• **Written task**: Your task is to write out exactly the lines from the line containing "Is (x=131, y=104)" through the end of the records, inclusive at both ends.

• **Materials provided**:
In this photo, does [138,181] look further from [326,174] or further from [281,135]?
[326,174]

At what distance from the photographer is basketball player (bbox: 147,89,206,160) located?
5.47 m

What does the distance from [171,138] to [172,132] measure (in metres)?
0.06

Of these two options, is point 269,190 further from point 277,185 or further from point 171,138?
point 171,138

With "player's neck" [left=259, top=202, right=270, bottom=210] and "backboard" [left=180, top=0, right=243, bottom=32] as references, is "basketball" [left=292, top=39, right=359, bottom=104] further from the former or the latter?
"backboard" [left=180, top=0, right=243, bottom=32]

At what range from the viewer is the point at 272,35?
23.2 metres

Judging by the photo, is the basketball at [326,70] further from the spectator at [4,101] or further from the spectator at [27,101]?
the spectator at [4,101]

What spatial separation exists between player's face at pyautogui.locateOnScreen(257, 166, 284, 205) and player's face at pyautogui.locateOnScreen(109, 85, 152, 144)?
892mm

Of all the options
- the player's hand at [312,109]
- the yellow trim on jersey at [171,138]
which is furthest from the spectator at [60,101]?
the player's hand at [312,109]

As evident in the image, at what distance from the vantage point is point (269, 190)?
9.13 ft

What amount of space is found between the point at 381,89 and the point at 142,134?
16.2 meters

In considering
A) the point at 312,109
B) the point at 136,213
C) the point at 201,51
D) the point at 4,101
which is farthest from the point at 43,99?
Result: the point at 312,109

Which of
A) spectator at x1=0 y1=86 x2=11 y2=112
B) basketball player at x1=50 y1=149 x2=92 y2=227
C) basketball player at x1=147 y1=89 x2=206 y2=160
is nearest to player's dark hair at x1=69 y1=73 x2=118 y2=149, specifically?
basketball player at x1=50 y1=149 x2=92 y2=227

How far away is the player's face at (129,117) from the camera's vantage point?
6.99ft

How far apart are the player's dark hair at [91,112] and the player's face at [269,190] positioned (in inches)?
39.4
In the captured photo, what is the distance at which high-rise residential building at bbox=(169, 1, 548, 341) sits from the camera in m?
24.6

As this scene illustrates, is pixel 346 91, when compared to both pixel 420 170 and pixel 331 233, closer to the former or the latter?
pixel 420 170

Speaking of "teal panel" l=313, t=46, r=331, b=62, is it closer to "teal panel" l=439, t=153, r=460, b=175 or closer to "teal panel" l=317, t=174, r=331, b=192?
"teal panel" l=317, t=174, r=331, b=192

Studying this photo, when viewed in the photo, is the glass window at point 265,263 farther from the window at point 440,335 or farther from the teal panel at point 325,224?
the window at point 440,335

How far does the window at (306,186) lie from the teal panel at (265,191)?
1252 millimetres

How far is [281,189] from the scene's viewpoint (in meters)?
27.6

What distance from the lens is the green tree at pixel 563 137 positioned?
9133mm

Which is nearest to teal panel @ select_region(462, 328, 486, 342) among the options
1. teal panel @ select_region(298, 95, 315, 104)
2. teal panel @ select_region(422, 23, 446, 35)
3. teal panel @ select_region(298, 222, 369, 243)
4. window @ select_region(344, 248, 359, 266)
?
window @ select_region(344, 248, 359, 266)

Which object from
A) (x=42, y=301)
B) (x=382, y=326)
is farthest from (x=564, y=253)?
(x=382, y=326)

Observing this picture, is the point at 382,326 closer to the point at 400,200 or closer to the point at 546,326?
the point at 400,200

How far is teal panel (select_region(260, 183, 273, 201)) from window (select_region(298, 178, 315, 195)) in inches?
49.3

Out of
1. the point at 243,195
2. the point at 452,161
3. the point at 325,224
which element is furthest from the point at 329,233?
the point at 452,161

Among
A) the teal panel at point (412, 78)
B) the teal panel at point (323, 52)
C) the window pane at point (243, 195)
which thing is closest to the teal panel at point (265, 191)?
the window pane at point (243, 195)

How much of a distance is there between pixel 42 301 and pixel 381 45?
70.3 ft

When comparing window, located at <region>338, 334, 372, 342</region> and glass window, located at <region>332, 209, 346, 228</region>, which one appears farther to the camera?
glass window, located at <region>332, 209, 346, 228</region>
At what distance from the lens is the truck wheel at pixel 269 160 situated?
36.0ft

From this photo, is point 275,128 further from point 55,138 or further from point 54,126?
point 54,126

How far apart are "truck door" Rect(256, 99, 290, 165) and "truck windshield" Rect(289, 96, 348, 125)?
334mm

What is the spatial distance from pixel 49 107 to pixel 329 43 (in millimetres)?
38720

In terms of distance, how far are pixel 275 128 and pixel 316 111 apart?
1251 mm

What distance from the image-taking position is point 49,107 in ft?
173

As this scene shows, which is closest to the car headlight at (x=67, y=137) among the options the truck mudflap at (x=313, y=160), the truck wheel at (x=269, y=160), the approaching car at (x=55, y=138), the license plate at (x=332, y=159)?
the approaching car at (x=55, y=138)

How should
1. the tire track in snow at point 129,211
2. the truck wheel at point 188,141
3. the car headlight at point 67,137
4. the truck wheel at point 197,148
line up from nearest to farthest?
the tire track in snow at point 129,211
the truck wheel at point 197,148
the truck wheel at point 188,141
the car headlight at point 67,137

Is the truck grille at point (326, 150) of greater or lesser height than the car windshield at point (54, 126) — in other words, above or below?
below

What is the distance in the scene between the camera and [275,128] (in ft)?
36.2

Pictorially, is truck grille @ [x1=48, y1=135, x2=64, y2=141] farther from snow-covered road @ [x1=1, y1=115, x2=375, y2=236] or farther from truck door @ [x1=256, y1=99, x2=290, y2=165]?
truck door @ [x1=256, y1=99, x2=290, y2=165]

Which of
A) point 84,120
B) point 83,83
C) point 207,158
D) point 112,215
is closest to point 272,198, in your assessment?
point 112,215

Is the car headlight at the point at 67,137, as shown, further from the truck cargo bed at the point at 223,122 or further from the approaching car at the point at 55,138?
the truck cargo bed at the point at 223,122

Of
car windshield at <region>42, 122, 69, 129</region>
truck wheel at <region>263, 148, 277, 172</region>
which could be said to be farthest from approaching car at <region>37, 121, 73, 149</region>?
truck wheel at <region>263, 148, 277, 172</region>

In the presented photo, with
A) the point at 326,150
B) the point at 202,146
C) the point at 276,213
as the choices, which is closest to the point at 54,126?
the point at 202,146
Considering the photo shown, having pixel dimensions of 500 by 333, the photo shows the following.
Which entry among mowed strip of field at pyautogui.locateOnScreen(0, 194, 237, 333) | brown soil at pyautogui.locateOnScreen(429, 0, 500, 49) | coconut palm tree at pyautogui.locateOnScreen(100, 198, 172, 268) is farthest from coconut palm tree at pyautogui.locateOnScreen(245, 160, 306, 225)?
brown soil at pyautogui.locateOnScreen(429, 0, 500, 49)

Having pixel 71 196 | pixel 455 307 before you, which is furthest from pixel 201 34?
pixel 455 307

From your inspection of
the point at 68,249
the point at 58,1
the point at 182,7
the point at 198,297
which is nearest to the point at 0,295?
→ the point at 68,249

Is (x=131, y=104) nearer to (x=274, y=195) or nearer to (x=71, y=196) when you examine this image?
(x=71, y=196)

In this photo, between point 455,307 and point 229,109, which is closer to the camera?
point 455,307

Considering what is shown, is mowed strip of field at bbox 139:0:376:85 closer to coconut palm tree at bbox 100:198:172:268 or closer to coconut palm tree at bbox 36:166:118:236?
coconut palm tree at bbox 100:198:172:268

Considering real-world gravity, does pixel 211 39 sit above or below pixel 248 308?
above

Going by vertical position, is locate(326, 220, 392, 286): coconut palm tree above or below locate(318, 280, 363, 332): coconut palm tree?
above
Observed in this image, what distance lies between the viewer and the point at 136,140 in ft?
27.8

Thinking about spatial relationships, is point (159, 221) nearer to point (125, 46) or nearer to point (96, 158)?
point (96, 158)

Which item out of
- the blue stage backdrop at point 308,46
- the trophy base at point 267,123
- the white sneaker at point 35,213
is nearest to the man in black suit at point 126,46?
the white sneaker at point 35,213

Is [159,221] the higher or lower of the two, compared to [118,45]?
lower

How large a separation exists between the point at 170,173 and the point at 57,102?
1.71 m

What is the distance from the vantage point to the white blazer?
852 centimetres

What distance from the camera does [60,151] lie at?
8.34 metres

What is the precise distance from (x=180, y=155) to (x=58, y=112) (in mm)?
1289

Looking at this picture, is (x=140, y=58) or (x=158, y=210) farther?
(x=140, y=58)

• **Final result**:
Is (x=131, y=104) nearer to (x=274, y=195) or nearer to (x=71, y=196) when you examine this image?
(x=71, y=196)

In this photo, between point 455,307 and point 229,109, which is closer to the camera?
point 455,307

Considering what is shown, is mowed strip of field at bbox 139:0:376:85 closer to coconut palm tree at bbox 100:198:172:268 or closer to coconut palm tree at bbox 36:166:118:236?
coconut palm tree at bbox 100:198:172:268

Considering real-world gravity, does pixel 211 39 sit above or below pixel 248 308?
above

Going by vertical position, is locate(326, 220, 392, 286): coconut palm tree above or below locate(318, 280, 363, 332): coconut palm tree?
above
Observed in this image, what distance lies between the viewer and the point at 136,140 in ft?
27.8

Thinking about spatial relationships, is point (159, 221) nearer to point (125, 46) or nearer to point (96, 158)?
point (96, 158)

Which item out of
- the blue stage backdrop at point 308,46
- the trophy base at point 267,123
- the white sneaker at point 35,213
is nearest to the man in black suit at point 126,46?
the white sneaker at point 35,213

Is [159,221] the higher or lower of the two, compared to [118,45]?
lower

How large a separation exists between the point at 170,173 and the point at 57,102?
1.71 m

What is the distance from the vantage point to the white blazer?
852 centimetres

What distance from the camera does [60,151] lie at?
8.34 metres

What is the precise distance from (x=180, y=155) to (x=58, y=112) (in mm)?
1289

Looking at this picture, is (x=140, y=58) or (x=158, y=210) farther?
(x=140, y=58)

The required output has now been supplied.